The authors also note that experiments under deoxygenated or dark conditions would help distinguish between different radical pair formation pathways, and that extending the results to in vivo systems will be essential for assessing the broader biological relevance.

The theoretical groundwork for the Craddock experiment was laid four years earlier by Zadeh-Haghighi and Simon, who modeled radical pair effects on microtubule reorganization and predicted that the influence of divalent metal ions on microtubule density should exhibit isotopic dependence — specifically for zinc, in addition to magnesium [7]. They explicitly framed this as a bridge between two previously separate quantum theories of consciousness: microtubule-based proposals (e.g., the Penrose–Hameroff Orch-OR model) and radical-pair-based proposals (which had until then been associated mainly with anesthesia and magnetoreception). The 2026 Craddock result is the first direct experimental confirmation of that bridge for magnesium, and it elevates the zinc prediction to a high-priority test. If zinc isotopes show the same spin-selective signature, the case that microtubule assembly is a spin-chemical process — and that the cytoskeleton is one of the substrates through which spin dynamics could shape neural function — becomes considerably harder to dismiss.

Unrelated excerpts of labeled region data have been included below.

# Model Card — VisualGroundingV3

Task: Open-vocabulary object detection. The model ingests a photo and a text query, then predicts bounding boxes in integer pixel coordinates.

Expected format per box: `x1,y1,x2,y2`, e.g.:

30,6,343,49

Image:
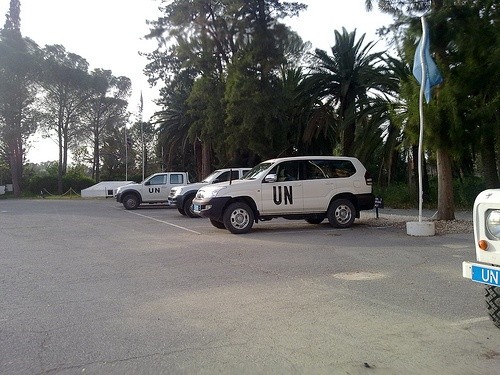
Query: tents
81,181,136,197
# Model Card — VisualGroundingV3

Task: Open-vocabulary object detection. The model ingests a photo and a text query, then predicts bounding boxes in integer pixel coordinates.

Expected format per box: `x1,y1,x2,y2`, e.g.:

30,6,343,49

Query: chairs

This dovetails with a broader theoretical program we have been developing at ISF, in which the magnetic microenvironments generated by spin-active biomolecules — receptor-bound neurotransmitters, radical-pair intermediates, microtubule lattices — are treated not as isolated quantum events but as a coupled, ligand-gated magnetic network distributed across cellular and tissue scales [8]. In that picture, the radical pair chemistry now confirmed inside microtubules is one node of a much larger architecture: spin-sensitive pockets synchronizing under neural-band modulation, parametrically coupled to filtered modes of the electromagnetic vacuum, and producing the kind of multiscale coherence that would be required if quantum processes are to play any functional role in cognition. The Craddock result is therefore not just a confirmation of spin chemistry in a non-sensory tissue; it is evidence that the cytoskeletal scaffold itself is built by, and remains responsive to, the same spin-magnetic substrate that other lines of work have implicated in anesthesia, magnetoreception, and possibly consciousness.

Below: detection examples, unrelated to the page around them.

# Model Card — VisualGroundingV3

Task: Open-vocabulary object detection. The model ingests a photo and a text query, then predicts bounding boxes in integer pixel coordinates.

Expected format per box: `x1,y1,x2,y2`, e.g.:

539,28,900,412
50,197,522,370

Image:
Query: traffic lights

For those of us interested in the interface between quantum physics and living systems, however, the message is already clear: the quantum world doesn’t stop at the cell membrane. It reaches deep into the molecular machinery of life — all the way to the cytoskeleton itself.

References

1. Zadeh-Haghighi, H., Siguenza, C.R., Smith, R.P., Simon, C. & Craddock, T.J.A. Tubulin polymerization dynamics are influenced by magnetic isotope effects consistent with the radical pair mechanism. Science Advances 12, eady8317 (2026). DOI: 10.1126/sciadv.ady8317

2. Hore, P.J. & Mouritsen, H. The radical-pair mechanism of magnetoreception. Annual Review of Biophysics 45, 299–344 (2016). doi:10.1146/annurev-biophys-032116-094545

3. Wang, K. et al. Electron spin dynamics guide cell motility. arXiv preprint (2025). doi:10.48550/arXiv.2503.02923

4. Smith, J., Zadeh-Haghighi, H., Salahub, D. & Simon, C. Radical pairs may play a role in xenon-induced general anesthesia. Scientific Reports 11, 6287 (2021). doi:10.1038/s41598-021-85673-w

5. L. Gassab, O. Pusuluk, and T. J. A. Craddock, “Quantum Information Flow in Microtubule Tryptophan Networks,” arXiv.org. Accessed: May 20, 2026. [Online]. Available: https://arxiv.org/abs/2602.02868v1

6. Brown, W.D., “The Quantum‑Resonance Symphony of Life,” Harmonic Science Perspectives, vol. 1, no. 1, pp. 32–37, Nov. 2025, doi: https://www.harmonic-science.org/journals/vol-1-issue-1.

7. Zadeh-Haghighi, H. & Simon, C. Radical pairs may play a role in microtubule reorganization. Scientific Reports 12, 6109 (2022). https://doi.org/10.1038/s41598-022-10068-4

8. Brown, W. Collective Network Dynamics Underlying Consciousness. International Space Federation (video, 2026).